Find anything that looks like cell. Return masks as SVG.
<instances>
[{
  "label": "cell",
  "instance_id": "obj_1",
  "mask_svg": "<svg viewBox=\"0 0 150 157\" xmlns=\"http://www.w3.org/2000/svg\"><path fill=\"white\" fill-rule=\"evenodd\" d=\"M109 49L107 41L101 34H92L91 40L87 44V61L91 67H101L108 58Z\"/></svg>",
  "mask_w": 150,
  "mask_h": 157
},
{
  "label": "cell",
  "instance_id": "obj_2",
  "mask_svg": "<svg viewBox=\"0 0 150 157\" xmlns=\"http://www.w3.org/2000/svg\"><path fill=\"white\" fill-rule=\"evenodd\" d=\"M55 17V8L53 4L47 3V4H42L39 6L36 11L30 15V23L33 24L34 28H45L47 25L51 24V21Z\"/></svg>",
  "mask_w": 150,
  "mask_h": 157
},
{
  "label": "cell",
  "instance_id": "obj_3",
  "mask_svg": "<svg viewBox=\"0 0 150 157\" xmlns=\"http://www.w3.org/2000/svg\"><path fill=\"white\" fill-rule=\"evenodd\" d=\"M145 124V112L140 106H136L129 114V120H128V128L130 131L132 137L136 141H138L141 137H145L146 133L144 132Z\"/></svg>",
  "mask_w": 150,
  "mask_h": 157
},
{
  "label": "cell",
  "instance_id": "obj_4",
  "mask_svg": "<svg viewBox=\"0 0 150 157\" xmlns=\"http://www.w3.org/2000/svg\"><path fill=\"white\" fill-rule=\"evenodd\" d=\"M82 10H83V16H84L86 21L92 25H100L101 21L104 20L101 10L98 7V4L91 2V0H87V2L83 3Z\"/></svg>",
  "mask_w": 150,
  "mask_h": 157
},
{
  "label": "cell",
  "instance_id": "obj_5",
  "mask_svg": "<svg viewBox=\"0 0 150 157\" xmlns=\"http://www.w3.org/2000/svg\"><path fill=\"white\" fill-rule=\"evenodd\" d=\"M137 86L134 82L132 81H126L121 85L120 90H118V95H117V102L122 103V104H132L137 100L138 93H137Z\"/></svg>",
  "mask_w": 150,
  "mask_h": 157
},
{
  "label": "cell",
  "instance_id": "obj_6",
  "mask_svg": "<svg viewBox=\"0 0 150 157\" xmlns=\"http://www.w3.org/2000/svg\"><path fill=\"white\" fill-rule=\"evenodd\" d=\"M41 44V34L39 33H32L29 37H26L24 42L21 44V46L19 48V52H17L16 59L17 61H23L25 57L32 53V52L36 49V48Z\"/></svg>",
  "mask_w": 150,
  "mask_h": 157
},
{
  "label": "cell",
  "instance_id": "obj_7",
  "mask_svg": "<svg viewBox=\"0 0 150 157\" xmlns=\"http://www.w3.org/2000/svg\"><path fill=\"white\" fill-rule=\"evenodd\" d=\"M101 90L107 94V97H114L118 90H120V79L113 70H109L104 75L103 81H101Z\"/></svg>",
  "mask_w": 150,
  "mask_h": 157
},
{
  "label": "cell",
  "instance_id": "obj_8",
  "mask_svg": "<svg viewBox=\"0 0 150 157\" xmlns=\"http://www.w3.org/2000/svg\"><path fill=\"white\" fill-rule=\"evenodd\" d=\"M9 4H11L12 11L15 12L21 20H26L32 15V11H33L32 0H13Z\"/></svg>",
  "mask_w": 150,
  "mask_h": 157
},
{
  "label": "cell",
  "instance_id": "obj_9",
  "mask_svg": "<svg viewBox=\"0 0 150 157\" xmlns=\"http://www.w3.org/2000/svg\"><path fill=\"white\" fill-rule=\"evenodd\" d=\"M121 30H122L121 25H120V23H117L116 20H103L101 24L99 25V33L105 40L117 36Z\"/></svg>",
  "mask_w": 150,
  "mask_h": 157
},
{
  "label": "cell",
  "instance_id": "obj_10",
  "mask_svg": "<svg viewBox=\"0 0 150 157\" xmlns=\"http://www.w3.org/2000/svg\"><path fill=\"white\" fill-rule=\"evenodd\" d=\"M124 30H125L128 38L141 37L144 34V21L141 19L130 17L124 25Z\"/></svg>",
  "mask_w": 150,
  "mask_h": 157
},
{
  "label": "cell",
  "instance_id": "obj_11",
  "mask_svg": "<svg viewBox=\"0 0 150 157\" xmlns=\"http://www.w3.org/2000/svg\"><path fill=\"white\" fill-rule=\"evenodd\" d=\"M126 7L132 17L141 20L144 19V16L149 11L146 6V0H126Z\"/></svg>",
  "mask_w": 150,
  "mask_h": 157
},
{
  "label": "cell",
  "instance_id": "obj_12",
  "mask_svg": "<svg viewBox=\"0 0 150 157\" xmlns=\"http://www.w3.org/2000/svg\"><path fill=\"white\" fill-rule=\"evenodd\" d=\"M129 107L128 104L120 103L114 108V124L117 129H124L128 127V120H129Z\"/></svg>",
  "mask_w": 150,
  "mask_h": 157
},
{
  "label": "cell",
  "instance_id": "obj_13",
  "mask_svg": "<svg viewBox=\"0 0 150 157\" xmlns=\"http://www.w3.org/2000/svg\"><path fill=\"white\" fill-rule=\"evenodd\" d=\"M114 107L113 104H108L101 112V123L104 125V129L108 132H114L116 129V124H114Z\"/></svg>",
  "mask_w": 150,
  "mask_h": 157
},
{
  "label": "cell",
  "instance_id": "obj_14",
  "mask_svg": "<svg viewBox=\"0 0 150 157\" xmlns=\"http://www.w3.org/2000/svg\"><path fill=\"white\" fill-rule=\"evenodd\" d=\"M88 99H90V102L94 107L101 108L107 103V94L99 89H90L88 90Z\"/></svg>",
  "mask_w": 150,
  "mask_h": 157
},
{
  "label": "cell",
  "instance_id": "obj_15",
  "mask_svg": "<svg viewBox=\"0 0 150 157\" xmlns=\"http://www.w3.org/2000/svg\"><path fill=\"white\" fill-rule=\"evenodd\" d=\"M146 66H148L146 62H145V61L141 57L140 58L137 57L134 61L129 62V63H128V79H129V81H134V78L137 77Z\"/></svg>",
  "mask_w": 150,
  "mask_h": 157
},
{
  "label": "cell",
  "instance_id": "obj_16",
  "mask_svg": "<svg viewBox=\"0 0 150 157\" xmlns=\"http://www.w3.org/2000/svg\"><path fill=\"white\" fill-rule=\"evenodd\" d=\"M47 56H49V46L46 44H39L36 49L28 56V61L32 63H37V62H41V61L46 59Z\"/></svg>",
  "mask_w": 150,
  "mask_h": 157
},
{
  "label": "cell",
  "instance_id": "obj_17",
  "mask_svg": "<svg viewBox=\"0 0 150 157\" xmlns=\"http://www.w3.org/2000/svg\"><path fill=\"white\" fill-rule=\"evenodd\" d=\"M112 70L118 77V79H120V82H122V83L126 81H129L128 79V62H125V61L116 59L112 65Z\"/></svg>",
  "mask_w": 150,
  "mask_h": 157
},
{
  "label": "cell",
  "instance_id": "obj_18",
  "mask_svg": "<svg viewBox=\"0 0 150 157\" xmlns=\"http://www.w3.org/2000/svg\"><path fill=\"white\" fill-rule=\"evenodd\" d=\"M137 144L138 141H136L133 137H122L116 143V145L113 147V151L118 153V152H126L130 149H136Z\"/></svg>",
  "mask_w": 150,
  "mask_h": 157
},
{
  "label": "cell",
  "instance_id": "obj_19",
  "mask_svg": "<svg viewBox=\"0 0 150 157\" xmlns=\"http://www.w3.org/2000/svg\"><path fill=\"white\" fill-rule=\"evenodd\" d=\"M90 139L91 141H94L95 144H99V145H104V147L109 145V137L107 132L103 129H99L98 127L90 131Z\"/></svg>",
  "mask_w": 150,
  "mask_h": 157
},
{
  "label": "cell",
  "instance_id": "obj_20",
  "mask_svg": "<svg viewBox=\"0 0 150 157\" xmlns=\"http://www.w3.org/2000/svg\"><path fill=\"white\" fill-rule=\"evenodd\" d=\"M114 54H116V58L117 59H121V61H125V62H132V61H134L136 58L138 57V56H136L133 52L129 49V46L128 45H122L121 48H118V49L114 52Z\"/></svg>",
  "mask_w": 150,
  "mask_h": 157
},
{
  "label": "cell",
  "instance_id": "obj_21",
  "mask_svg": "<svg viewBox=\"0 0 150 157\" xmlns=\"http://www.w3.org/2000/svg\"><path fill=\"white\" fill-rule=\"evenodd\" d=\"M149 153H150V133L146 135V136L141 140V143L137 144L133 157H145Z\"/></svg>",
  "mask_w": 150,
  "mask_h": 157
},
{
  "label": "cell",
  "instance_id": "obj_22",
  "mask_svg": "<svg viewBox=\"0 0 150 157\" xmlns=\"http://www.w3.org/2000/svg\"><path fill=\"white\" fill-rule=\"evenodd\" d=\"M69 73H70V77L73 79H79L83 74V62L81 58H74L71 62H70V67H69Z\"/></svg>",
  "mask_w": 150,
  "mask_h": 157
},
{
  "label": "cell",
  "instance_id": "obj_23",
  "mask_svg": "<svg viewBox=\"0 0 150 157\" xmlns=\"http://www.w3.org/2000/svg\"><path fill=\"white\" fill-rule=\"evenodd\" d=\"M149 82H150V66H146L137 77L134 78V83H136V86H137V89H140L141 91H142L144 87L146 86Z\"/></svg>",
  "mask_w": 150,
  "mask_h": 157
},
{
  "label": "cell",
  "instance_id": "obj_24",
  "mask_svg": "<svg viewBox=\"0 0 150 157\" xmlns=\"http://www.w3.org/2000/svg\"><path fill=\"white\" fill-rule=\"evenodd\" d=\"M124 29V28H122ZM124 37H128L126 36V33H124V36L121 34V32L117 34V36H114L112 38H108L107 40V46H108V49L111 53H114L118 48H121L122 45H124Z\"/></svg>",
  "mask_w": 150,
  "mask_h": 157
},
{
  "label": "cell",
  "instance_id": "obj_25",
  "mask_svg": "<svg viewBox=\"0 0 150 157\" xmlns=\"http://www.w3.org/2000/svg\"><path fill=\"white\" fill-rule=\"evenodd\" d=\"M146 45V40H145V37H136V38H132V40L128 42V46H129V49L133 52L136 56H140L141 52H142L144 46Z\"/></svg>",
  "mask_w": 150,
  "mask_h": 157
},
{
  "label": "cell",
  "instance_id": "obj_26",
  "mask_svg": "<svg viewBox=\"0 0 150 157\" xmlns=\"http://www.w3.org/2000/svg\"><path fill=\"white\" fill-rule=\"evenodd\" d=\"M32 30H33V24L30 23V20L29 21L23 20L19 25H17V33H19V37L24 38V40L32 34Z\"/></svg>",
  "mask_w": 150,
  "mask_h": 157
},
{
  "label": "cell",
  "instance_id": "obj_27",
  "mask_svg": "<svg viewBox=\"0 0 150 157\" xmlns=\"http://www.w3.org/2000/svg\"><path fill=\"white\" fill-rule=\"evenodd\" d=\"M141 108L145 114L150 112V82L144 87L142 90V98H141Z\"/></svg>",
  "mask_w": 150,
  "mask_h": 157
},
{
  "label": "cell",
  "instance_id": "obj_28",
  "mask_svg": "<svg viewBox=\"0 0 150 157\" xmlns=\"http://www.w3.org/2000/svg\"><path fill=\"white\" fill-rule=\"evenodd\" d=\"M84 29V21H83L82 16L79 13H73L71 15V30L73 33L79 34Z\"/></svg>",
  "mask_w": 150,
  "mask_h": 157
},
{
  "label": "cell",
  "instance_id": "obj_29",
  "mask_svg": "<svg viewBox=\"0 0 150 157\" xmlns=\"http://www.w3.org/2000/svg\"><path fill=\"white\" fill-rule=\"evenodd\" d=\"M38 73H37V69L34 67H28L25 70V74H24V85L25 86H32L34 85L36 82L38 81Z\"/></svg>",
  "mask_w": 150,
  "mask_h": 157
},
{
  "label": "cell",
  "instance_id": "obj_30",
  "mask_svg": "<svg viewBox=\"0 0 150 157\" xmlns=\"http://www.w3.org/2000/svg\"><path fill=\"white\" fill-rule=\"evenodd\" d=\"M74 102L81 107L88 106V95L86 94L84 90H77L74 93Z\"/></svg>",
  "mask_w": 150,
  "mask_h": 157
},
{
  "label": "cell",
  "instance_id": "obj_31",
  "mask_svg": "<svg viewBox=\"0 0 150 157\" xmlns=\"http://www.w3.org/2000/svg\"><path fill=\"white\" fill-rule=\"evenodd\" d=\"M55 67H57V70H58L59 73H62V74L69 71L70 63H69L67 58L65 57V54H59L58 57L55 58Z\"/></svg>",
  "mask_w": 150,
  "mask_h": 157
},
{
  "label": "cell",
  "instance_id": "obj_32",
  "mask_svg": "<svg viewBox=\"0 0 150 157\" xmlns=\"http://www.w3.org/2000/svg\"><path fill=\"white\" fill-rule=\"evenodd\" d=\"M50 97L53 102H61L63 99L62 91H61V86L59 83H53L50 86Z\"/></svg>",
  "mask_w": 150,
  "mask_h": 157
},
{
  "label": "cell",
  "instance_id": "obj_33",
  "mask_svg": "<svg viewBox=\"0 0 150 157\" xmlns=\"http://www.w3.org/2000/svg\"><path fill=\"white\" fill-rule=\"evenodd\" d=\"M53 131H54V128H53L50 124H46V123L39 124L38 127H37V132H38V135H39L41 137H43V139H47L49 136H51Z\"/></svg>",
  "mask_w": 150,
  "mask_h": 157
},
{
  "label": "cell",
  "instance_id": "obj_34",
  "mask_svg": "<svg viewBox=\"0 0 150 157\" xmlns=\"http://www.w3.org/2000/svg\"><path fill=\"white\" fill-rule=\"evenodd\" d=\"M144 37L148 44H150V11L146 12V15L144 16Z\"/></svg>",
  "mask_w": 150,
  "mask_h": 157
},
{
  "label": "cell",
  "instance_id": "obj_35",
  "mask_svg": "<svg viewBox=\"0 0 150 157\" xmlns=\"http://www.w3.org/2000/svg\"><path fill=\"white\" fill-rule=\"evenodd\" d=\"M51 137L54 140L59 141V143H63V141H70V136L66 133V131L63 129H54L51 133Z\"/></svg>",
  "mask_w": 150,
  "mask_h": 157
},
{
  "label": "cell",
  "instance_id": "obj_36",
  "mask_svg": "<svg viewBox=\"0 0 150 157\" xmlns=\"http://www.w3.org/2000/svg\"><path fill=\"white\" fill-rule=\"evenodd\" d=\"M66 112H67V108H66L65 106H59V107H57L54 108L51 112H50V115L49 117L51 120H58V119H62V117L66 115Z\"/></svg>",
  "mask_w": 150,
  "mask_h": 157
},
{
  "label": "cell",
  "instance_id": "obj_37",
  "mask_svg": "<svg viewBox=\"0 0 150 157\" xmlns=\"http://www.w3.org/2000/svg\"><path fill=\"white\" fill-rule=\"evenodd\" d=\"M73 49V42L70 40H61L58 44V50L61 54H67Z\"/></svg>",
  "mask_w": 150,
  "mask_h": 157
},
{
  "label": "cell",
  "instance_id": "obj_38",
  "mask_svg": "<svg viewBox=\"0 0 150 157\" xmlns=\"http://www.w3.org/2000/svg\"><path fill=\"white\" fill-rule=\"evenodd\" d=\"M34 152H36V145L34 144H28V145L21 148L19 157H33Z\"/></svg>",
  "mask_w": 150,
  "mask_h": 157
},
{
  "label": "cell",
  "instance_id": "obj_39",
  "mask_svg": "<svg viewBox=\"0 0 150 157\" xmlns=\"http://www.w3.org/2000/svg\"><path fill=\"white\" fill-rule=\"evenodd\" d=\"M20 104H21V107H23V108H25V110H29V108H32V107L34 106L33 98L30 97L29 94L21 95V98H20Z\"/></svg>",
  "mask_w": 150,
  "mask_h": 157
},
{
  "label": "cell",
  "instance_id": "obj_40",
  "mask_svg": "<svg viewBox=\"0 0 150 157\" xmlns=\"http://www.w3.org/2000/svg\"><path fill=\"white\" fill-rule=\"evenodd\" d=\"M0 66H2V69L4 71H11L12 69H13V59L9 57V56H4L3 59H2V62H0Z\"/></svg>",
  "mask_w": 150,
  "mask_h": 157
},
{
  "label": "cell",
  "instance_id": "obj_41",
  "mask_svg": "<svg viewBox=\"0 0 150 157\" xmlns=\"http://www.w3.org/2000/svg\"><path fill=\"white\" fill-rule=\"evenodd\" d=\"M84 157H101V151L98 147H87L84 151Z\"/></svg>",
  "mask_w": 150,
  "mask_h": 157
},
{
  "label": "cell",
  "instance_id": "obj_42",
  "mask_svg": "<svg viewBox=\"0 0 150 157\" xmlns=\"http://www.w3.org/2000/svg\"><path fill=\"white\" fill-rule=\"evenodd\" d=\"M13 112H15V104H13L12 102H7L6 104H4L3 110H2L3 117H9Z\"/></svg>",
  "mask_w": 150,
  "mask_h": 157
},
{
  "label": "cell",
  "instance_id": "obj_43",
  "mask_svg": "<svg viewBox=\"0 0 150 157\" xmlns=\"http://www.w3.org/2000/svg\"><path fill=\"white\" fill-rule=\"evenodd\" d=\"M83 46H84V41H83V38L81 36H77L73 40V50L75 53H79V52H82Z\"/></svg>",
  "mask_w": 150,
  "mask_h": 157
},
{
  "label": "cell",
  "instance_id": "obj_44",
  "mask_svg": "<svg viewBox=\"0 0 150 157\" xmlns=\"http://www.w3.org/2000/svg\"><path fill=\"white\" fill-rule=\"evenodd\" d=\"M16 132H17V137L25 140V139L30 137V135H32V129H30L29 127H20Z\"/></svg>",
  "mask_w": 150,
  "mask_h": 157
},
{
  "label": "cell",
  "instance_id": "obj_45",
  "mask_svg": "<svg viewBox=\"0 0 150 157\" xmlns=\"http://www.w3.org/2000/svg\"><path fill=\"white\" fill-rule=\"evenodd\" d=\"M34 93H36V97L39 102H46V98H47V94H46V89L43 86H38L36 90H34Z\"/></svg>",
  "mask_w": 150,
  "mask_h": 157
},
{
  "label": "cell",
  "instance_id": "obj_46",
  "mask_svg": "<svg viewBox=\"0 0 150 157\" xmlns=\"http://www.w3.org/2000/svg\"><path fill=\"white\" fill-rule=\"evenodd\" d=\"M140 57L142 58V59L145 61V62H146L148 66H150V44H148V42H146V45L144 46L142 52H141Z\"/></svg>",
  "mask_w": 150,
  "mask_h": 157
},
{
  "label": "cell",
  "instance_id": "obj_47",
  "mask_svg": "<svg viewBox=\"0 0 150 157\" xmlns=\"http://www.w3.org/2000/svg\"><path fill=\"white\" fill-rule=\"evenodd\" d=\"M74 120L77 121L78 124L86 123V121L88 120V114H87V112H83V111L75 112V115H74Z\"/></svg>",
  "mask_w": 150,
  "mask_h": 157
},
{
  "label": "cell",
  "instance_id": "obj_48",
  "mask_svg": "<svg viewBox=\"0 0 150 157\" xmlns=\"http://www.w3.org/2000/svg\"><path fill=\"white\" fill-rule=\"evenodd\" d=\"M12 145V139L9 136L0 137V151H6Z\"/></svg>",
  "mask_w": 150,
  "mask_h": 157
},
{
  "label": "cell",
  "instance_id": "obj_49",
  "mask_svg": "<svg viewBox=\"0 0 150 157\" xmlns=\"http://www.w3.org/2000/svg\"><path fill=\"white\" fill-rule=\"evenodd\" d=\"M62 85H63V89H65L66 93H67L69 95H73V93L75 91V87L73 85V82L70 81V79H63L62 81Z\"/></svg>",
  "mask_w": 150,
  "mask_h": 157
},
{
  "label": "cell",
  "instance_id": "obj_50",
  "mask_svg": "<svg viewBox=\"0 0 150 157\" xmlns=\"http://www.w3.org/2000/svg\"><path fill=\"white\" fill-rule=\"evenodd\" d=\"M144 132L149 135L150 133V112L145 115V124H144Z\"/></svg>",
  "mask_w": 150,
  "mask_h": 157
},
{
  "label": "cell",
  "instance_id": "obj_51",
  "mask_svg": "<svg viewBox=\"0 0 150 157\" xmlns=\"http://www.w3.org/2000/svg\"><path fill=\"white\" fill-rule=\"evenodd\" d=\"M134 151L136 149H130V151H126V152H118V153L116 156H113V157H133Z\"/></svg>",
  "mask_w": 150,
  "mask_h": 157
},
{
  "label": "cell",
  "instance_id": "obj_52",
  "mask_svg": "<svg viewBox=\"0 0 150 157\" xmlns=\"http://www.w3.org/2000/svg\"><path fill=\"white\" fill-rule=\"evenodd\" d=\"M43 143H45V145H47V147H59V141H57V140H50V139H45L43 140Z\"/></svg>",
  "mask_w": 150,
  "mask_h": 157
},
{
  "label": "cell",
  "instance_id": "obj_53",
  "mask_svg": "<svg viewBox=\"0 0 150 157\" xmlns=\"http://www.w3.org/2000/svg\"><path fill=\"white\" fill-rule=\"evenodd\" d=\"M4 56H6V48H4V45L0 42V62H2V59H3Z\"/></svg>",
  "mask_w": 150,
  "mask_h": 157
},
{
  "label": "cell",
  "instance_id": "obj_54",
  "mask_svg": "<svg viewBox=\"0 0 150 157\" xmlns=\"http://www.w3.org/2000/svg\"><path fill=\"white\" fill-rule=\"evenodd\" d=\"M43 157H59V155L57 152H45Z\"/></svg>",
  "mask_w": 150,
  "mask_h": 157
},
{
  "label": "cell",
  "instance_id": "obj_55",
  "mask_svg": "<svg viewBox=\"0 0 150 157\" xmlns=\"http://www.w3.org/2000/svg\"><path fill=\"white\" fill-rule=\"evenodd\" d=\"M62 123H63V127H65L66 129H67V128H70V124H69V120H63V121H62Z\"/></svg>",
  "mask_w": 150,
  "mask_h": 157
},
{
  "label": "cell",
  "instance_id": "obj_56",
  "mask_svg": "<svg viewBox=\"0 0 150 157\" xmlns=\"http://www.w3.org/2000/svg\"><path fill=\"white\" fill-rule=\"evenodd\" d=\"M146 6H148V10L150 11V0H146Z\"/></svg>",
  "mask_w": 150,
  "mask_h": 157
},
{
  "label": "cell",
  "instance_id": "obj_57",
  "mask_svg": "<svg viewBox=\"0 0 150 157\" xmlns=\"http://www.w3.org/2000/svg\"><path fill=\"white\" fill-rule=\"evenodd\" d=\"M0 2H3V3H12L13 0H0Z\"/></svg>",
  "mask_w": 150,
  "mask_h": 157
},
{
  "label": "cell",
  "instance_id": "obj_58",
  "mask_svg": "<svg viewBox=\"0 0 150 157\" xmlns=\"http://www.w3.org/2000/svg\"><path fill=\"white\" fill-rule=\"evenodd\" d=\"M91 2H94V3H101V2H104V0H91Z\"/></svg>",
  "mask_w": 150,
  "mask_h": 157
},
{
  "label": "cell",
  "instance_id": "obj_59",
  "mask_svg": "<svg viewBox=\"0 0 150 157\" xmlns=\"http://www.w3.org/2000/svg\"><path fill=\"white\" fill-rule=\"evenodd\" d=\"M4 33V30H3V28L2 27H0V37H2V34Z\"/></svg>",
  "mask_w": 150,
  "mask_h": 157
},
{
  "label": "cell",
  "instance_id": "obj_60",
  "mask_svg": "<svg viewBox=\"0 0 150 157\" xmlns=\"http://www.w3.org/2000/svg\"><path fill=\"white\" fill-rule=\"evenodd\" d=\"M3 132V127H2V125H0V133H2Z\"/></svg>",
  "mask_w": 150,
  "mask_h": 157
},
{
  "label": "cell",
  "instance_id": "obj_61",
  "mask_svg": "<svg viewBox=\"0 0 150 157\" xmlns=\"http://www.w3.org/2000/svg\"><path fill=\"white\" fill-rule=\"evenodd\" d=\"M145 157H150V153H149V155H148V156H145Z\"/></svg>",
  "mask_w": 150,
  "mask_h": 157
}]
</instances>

☆ ☆ ☆

Exercise:
Rewrite the data from its first line up to and including the line with "49L107 41L101 34H92L91", substituting "category" for "label" and leaving everything else unchanged.

Result of the exercise:
Find anything that looks like cell. Return masks as SVG.
<instances>
[{
  "category": "cell",
  "instance_id": "obj_1",
  "mask_svg": "<svg viewBox=\"0 0 150 157\" xmlns=\"http://www.w3.org/2000/svg\"><path fill=\"white\" fill-rule=\"evenodd\" d=\"M109 49L107 41L101 34H92L91 40L87 44V61L91 67H101L108 58Z\"/></svg>",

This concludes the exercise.